───── Exercise materials ─────

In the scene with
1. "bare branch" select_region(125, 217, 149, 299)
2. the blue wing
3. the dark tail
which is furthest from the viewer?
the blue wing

─────

- _Task details_
Reproduce every line of the material above verbatim, keeping all numbering, quotation marks, and coordinates unchanged.

- _Response to this exercise_
In the scene with
1. "bare branch" select_region(125, 217, 149, 299)
2. the blue wing
3. the dark tail
which is furthest from the viewer?
the blue wing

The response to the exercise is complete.